Thursday, December 10, 2009

Technology in Nursing! 10th Blog

Being an international student and coming from a developing country, the use of technology in America amazes me. It was overwhelming as well as astonishing for me to see the wide use of technology in the hospitals. I was just amazed to see how technology has become so important in medical field. We go for our clinicals to Overlake, and on the first day of orientation, I was surprised to see the wide range of the use of technology. Right from electronic thermometers, IV pumps to medication administration, technology is used. Even charting is done electronically. Computers are everywhere. The x-ray department and the OR were all so well equipped with the latest technology that my eyes kept travelling all around the unit. More than being stressed about working with patients, I was worried about being able to operate the machines. Working here is a total different experience than what I had in India. It was funny once how I asked my clinical instructor, “Don’t we need to calculate the drops per minute for IV infusion?” She smiled and replied, “No the IV pumps do that, but we need to know how to set the rate and time.” I was thinking to myself, “Wow! In India I had to do all the calculations.”

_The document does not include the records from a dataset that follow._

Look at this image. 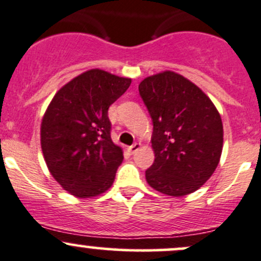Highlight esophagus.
Listing matches in <instances>:
<instances>
[{"label":"esophagus","instance_id":"esophagus-1","mask_svg":"<svg viewBox=\"0 0 261 261\" xmlns=\"http://www.w3.org/2000/svg\"><path fill=\"white\" fill-rule=\"evenodd\" d=\"M140 147H141V144H139V142H135V144L131 145L130 147H128V151H130V153H135Z\"/></svg>","mask_w":261,"mask_h":261}]
</instances>
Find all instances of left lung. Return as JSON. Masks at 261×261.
<instances>
[{
  "label": "left lung",
  "mask_w": 261,
  "mask_h": 261,
  "mask_svg": "<svg viewBox=\"0 0 261 261\" xmlns=\"http://www.w3.org/2000/svg\"><path fill=\"white\" fill-rule=\"evenodd\" d=\"M139 91L153 124L154 162L146 170V181L167 196L193 193L219 163L223 124L218 110L196 84L171 70L145 78Z\"/></svg>",
  "instance_id": "1"
}]
</instances>
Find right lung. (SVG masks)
<instances>
[{
  "label": "right lung",
  "instance_id": "add662e5",
  "mask_svg": "<svg viewBox=\"0 0 261 261\" xmlns=\"http://www.w3.org/2000/svg\"><path fill=\"white\" fill-rule=\"evenodd\" d=\"M131 79L90 69L57 91L41 124V146L51 176L78 198L104 193L124 156L111 140L108 110Z\"/></svg>",
  "mask_w": 261,
  "mask_h": 261
}]
</instances>
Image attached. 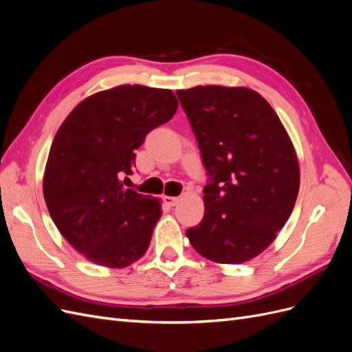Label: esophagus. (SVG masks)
Instances as JSON below:
<instances>
[{"label": "esophagus", "instance_id": "1", "mask_svg": "<svg viewBox=\"0 0 352 352\" xmlns=\"http://www.w3.org/2000/svg\"><path fill=\"white\" fill-rule=\"evenodd\" d=\"M179 197H164V202H166V204L167 206H170V207H173V206H176L177 204V202H179Z\"/></svg>", "mask_w": 352, "mask_h": 352}]
</instances>
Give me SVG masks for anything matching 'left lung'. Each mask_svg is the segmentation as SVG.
Instances as JSON below:
<instances>
[{"instance_id": "left-lung-1", "label": "left lung", "mask_w": 352, "mask_h": 352, "mask_svg": "<svg viewBox=\"0 0 352 352\" xmlns=\"http://www.w3.org/2000/svg\"><path fill=\"white\" fill-rule=\"evenodd\" d=\"M176 94L211 176L204 219L186 236L214 263L250 261L294 210L300 190L294 144L272 105L250 88L199 85Z\"/></svg>"}]
</instances>
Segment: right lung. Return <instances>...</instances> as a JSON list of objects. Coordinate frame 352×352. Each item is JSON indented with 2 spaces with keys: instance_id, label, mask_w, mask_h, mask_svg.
I'll return each mask as SVG.
<instances>
[{
  "instance_id": "right-lung-1",
  "label": "right lung",
  "mask_w": 352,
  "mask_h": 352,
  "mask_svg": "<svg viewBox=\"0 0 352 352\" xmlns=\"http://www.w3.org/2000/svg\"><path fill=\"white\" fill-rule=\"evenodd\" d=\"M176 110L170 89L119 85L80 101L58 127L44 198L61 235L91 263L123 269L150 247L162 201L126 189L122 177L132 175L146 133Z\"/></svg>"
}]
</instances>
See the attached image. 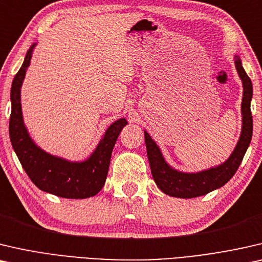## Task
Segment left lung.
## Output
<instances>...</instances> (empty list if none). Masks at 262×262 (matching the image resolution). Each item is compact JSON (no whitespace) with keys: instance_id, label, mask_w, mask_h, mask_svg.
<instances>
[{"instance_id":"left-lung-1","label":"left lung","mask_w":262,"mask_h":262,"mask_svg":"<svg viewBox=\"0 0 262 262\" xmlns=\"http://www.w3.org/2000/svg\"><path fill=\"white\" fill-rule=\"evenodd\" d=\"M234 59L235 68L237 70L243 86V97L241 103L242 129L236 147L223 164L196 173L177 171L166 163L156 141L145 130L147 157H148L153 179L157 186L168 196L177 198H194L204 196L213 190L220 189L224 184L229 182L240 166L253 135V117L252 113H250L253 85L248 75L243 69L240 57L235 56Z\"/></svg>"}]
</instances>
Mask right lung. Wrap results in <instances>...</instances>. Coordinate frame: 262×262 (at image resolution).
Masks as SVG:
<instances>
[{
	"mask_svg": "<svg viewBox=\"0 0 262 262\" xmlns=\"http://www.w3.org/2000/svg\"><path fill=\"white\" fill-rule=\"evenodd\" d=\"M35 45L33 43L26 53L24 64L14 77L10 90L9 136L12 146L27 176L41 191L70 200L93 197L104 186L113 148L128 122L126 119H119L110 124L96 149L84 161L54 157L36 146L25 126L21 110V86Z\"/></svg>",
	"mask_w": 262,
	"mask_h": 262,
	"instance_id": "obj_1",
	"label": "right lung"
}]
</instances>
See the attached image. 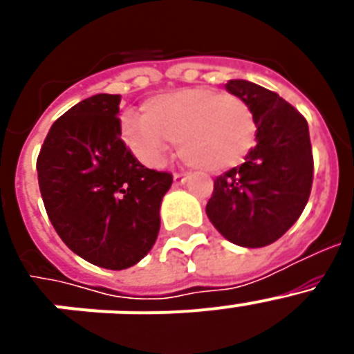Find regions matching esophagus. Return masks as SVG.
Segmentation results:
<instances>
[{"label":"esophagus","mask_w":354,"mask_h":354,"mask_svg":"<svg viewBox=\"0 0 354 354\" xmlns=\"http://www.w3.org/2000/svg\"><path fill=\"white\" fill-rule=\"evenodd\" d=\"M186 179H187L186 174H174L175 184H184V183H186Z\"/></svg>","instance_id":"esophagus-1"}]
</instances>
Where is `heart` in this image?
I'll return each mask as SVG.
<instances>
[{
  "label": "heart",
  "instance_id": "heart-1",
  "mask_svg": "<svg viewBox=\"0 0 354 354\" xmlns=\"http://www.w3.org/2000/svg\"><path fill=\"white\" fill-rule=\"evenodd\" d=\"M122 134L145 165H158L171 143L180 158L205 174L245 162L257 140V122L248 102L234 93L196 86L152 97L142 118H126Z\"/></svg>",
  "mask_w": 354,
  "mask_h": 354
}]
</instances>
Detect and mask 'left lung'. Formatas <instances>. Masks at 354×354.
Instances as JSON below:
<instances>
[{
  "instance_id": "1",
  "label": "left lung",
  "mask_w": 354,
  "mask_h": 354,
  "mask_svg": "<svg viewBox=\"0 0 354 354\" xmlns=\"http://www.w3.org/2000/svg\"><path fill=\"white\" fill-rule=\"evenodd\" d=\"M225 88L252 108L257 145L241 167L216 177L205 212L225 239L262 248L296 223L310 196L314 156L308 124L298 109L264 86L232 80Z\"/></svg>"
}]
</instances>
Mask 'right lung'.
Instances as JSON below:
<instances>
[{
  "label": "right lung",
  "instance_id": "1",
  "mask_svg": "<svg viewBox=\"0 0 354 354\" xmlns=\"http://www.w3.org/2000/svg\"><path fill=\"white\" fill-rule=\"evenodd\" d=\"M120 95L72 106L49 129L37 158L39 187L53 227L90 264L126 270L159 232V205L174 177L145 168L120 138Z\"/></svg>",
  "mask_w": 354,
  "mask_h": 354
}]
</instances>
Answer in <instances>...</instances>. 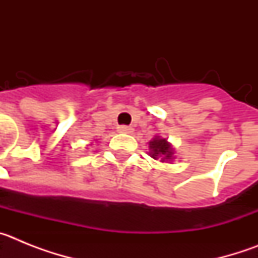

Technology has advantages as well as disadvantages. Technology does save a lot of time and energy. Though, I still feel there should be a balance so that nurses don’t entirely depend on technology, but focus on giving their patients quality care. As I mentioned earlier, technology does save time and energy, but it can’t love and care for a patient, nor can it empathize with patients and families. Technology is good to the extent that it helps nurses work more efficiently, but not to the extent that nurses need to depend on technology to care for a patient.

As a nurse, my desire is to care for my patient and fulfill my calling to serve God by serving His people. I hope a day does not come where we nurses will be replaced by a new invention in technology i.e. robots. I cannot imagine robots taking care of patients and am sure patients would not like that either, hopefully not. It’s great to see how the world is progressing in terms of technology, but when it comes to caring for a patient, we should keep in mind that no matter how much we appreciate technology for our convenience, nothing can replace human touch.

Thursday, December 3, 2009

Prioritizing care! 9th Blog

Finally, we are in our last week of clinicals before Christmas break and it is unbelievable how time flew by. I can say that my experience in Overlake thus far has been a wonderful experience. The nurses i worked with were very helpful and taught me how to operate efficiently on the floor. I got to work with patients with different diagnosis, but mainly with patients suffering from respiratory infections.

Today, i had a very interesting day at clinicals. My patient did not speak english and i was excited instead of being nervous. I wanted something challenging and here was that opportunity. I went into my patients room while she was still asleep. I gently woke her to take her vitals, but she seemed agitated. In broken english she said that she did not get enough sleep last night due to pain and nose bleed. Meanwhile, her daughter came to visit her and she translated on behalf of her. I asked her to rate her pain and she said that it was a 9 on a 10 scale. I knew that her bleeding was caused due to her nasal mucosa turning dry becasue of dry oxygen which was being administered via the nasal canula. I knew that the patient needs to be getting oxygen, but at that time she was not receiving any oxygen supplementation. I checked her vitals and her oxygen saturation was 87 %. I checked for signs and symtoms of distress, but patient had no such signs and symtoms. Even then I placed her in a fowlers position. I went and got her a ventilator face mask as suggested by my instructor as that would not irritate her nasal mucosa. The patient was hesitant to put on the face mask, but after explaining that this would not hurt her or cause any bleeding, she finally put on the mask. I checked her saturation after that and it was 94%. Then i took care of her pain by giving her ice pack and tylenol. I kept monitoring her saturation and it was stable. Her pain level reduced to 5 after an hour and half. She was feeling much better and was able to sleep. In class, as we are taught to prioritze according to ABC, that is what i tried and implemented before taking care of her pain.